## Passage provided
....................

Should patients be charged for using A&E? That’s the question on many of the front pages this morning, with widespread coverage of a Doctors.net.uk poll of more than 800 GPs which found that a third support a small charge.

The Daily Mirror says that many GPs believe making patents pay up to £10 each time they visit an A&E department would slash the numbers visiting with minor complaints; the Independent though points out that GPs who supported the move also said that the fee should be refunded if the attendance at A&E was found to be necessary.

The Daily Mail warns that ‘the findings will prompt anger among members of the public who feel they have no choice but to go to casualty because they can’t see their GP – especially at evenings and weekends’. It goes on to quote Pulse’s story yesterday about a dozen GP practices in London facing breach of contract notices for closing early over Christmas.

The BBC reports that the number of overweight adults in the developing world has almost quadrupled since 1980 and now stands at almost one billion.

....................

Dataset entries

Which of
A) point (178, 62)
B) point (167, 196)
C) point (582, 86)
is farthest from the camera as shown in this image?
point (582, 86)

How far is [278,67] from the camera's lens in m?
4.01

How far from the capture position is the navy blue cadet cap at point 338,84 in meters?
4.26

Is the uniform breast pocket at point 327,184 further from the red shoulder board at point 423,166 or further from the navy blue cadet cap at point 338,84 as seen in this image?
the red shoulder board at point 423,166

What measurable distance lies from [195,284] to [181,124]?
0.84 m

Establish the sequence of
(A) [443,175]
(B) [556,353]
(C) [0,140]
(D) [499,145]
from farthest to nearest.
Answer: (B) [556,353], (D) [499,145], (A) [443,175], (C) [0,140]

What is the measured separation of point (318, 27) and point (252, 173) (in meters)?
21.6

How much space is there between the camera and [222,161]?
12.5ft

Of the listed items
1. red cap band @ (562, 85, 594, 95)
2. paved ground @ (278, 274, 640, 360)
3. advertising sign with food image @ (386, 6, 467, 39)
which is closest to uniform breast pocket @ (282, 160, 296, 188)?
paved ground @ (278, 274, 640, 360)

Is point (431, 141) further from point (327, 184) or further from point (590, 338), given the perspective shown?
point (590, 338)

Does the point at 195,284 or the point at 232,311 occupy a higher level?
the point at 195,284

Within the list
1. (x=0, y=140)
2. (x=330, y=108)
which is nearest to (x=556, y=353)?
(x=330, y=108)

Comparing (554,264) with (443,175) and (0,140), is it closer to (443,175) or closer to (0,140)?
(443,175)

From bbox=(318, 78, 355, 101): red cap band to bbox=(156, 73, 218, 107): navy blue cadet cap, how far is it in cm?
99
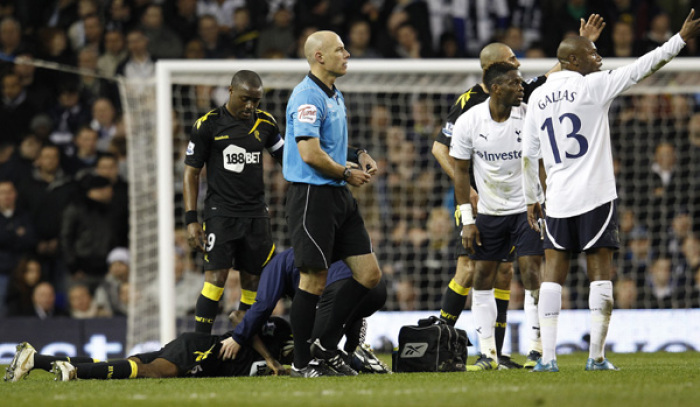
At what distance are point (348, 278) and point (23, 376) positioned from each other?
2.14 metres

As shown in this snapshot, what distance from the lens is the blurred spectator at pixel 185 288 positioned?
1134cm

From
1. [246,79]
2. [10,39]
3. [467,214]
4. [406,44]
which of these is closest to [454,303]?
[467,214]

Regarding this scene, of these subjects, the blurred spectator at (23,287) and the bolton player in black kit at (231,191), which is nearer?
the bolton player in black kit at (231,191)

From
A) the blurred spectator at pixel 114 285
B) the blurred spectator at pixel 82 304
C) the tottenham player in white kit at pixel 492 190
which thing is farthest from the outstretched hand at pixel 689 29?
the blurred spectator at pixel 82 304

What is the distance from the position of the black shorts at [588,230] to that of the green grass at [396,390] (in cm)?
76

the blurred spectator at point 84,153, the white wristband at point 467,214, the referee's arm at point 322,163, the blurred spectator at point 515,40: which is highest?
the blurred spectator at point 515,40

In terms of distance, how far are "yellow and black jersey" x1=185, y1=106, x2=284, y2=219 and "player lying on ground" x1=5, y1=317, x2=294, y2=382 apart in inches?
50.8

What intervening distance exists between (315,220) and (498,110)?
176 cm

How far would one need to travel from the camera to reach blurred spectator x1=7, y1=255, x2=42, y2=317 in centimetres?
1127

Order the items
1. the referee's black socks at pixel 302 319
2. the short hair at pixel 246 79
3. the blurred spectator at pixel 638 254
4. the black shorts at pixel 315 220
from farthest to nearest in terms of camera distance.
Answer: the blurred spectator at pixel 638 254, the short hair at pixel 246 79, the referee's black socks at pixel 302 319, the black shorts at pixel 315 220

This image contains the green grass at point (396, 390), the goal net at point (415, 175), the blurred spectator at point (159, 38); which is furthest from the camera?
the blurred spectator at point (159, 38)

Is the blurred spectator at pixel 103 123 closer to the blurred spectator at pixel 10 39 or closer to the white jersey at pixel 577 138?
the blurred spectator at pixel 10 39

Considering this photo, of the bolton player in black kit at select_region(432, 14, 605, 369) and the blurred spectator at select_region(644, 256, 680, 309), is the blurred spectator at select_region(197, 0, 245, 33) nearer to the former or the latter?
the blurred spectator at select_region(644, 256, 680, 309)

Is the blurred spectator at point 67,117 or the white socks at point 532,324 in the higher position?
the blurred spectator at point 67,117
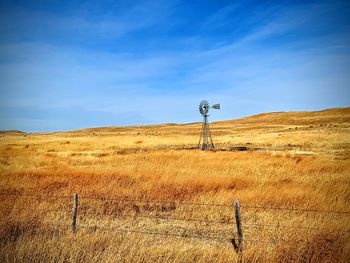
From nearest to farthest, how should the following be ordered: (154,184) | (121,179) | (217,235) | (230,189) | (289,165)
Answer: (217,235) < (230,189) < (154,184) < (121,179) < (289,165)

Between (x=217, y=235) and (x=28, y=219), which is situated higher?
(x=28, y=219)

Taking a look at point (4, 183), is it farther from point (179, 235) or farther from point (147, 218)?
point (179, 235)

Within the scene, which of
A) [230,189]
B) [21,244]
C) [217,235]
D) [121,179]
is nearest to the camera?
[21,244]

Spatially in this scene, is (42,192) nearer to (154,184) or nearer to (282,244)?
(154,184)

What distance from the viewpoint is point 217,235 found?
826 cm

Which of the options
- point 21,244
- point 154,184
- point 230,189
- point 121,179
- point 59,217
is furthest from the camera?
point 121,179

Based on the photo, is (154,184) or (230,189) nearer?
(230,189)

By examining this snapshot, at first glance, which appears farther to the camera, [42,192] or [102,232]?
[42,192]

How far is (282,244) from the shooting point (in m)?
6.82

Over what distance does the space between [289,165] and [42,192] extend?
1385 cm

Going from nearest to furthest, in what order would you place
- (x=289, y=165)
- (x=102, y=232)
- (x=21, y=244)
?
(x=21, y=244) < (x=102, y=232) < (x=289, y=165)

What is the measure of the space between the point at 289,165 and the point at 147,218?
39.1 ft

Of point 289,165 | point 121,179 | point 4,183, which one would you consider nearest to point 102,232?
point 121,179

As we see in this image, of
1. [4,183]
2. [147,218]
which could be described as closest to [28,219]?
[147,218]
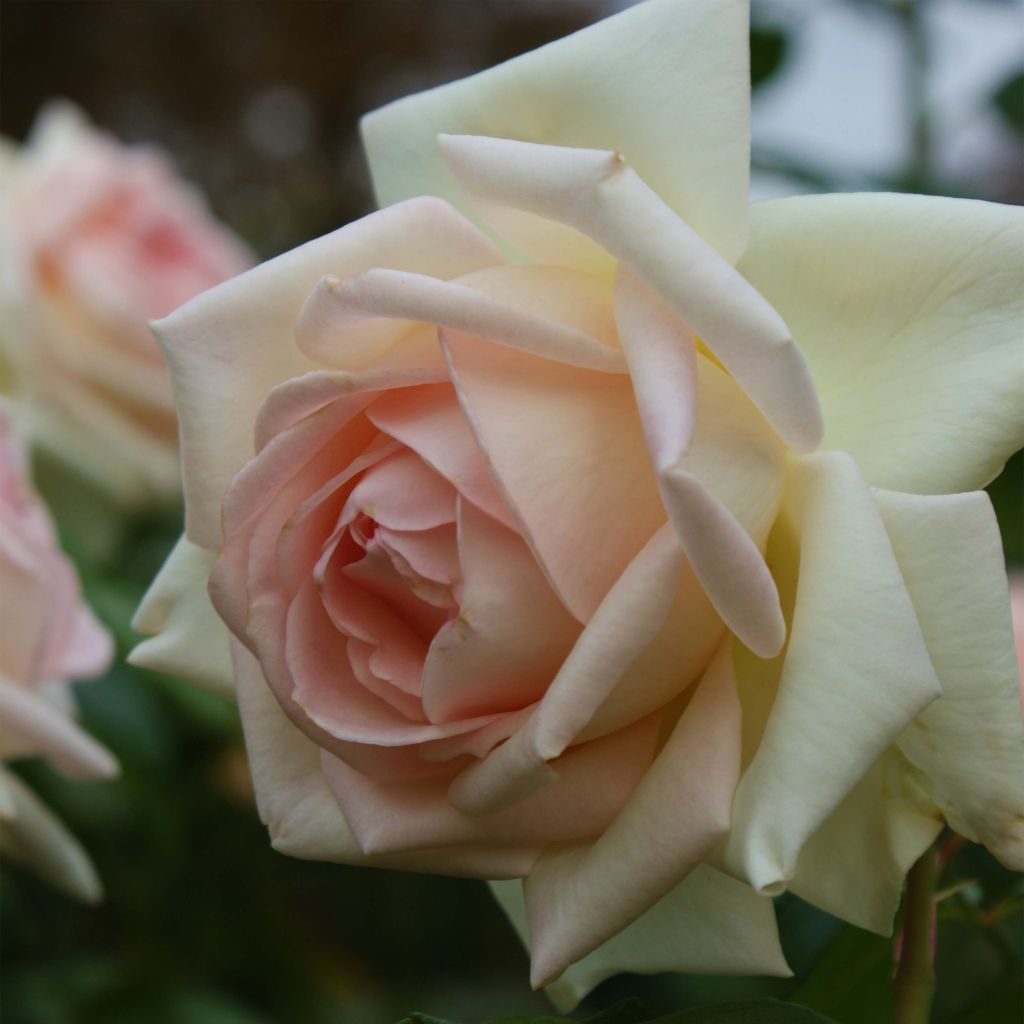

....................

## List of tasks
**A)** Change the news roundup from "Should patients be" to "to be necessary.", replacing "A&E" with "the emergency department" throughout that stretch.
**B)** According to the news roundup, what share of the GPs in the Doctors.net.uk poll supported a small charge for using A&E?
**C)** Please pick up the news roundup after its last sentence and continue it.

## Exercise results
**A)**
Should patients be charged for using the emergency department? That’s the question on many of the front pages this morning, with widespread coverage of a Doctors.net.uk poll of more than 800 GPs which found that a third support a small charge.

The Daily Mirror says that many GPs believe making patents pay up to £10 each time they visit an the emergency department department would slash the numbers visiting with minor complaints; the Independent though points out that GPs who supported the move also said that the fee should be refunded if the attendance at the emergency department was found to be necessary.

**B)** A third.

**C)**
The Overseas Development Institute – a think tank – has published a report laying out the scale of the global obesity crisis and warning that 34% of adults across the world had a BMI of more than 25 in 2008.

A ‘damning report’ by the Public Accounts Committee into clinical trials is covered in the Independent, with MPs concluding that drug companies ‘routinely and legally’ withhold the results of trials. According to the report, ‘trials which gave a favourable verdict’ were ‘about twice as likely to be published as trials giving unfavourable results’.

And finally, the Daily Mail covers a study published in the online journal Neurology which found that suffering a bout of shingles before you are 40 is linked to a 74% increased risk of stroke and a 50% increased risk of heart attack.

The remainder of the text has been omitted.